### Exercise aim
Within the entries that follow, report how many lines contain the word "intensity", giving the number by itself.

[Collected data]
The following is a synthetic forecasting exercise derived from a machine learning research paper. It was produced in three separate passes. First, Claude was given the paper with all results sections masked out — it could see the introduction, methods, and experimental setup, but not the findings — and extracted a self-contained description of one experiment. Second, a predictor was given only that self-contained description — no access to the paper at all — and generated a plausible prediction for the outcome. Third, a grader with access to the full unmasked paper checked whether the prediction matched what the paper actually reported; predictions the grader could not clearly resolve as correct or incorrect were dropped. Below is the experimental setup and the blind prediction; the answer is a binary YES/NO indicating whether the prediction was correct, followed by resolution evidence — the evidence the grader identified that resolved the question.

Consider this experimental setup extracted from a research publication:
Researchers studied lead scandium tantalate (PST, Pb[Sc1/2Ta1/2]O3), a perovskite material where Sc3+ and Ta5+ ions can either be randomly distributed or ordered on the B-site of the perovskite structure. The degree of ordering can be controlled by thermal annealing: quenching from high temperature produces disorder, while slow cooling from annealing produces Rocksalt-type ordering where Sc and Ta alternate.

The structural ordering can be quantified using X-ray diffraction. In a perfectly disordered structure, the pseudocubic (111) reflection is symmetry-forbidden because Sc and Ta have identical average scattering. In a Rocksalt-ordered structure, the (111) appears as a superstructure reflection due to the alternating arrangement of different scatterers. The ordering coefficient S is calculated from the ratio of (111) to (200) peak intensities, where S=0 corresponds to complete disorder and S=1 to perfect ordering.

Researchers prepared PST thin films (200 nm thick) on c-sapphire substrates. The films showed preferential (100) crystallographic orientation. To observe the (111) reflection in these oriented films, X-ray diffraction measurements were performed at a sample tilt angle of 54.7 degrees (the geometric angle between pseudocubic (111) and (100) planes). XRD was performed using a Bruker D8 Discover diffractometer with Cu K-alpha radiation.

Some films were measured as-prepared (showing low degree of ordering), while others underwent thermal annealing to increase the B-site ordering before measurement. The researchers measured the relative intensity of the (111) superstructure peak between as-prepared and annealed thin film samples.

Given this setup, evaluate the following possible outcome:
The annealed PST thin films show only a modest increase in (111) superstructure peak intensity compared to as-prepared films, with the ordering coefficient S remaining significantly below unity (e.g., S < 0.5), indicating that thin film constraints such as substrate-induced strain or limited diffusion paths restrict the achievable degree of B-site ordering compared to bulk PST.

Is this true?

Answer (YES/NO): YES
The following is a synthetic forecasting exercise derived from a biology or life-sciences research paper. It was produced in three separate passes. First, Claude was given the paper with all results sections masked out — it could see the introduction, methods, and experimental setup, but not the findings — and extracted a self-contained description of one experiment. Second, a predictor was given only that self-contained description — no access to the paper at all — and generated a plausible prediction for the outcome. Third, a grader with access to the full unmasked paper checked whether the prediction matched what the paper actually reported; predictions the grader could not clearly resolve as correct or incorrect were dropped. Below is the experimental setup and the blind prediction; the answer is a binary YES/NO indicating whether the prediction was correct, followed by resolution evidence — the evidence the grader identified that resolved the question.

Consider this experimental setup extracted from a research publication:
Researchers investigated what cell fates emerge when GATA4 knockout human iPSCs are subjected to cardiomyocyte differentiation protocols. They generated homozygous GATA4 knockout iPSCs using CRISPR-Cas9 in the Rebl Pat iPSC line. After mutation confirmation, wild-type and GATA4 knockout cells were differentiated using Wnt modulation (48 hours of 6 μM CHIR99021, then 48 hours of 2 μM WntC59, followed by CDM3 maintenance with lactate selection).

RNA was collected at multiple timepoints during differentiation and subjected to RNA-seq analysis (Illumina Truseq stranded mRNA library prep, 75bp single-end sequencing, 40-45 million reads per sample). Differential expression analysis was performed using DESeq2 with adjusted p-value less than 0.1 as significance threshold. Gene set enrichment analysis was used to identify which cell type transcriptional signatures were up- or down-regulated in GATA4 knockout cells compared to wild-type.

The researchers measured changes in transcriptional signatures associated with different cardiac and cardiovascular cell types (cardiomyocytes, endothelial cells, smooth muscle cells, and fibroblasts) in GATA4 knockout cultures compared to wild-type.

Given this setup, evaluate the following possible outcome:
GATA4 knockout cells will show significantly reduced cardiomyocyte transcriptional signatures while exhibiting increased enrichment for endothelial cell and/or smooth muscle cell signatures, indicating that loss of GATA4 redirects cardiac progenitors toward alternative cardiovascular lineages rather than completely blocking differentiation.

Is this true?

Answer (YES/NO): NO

### Solution for this problem
2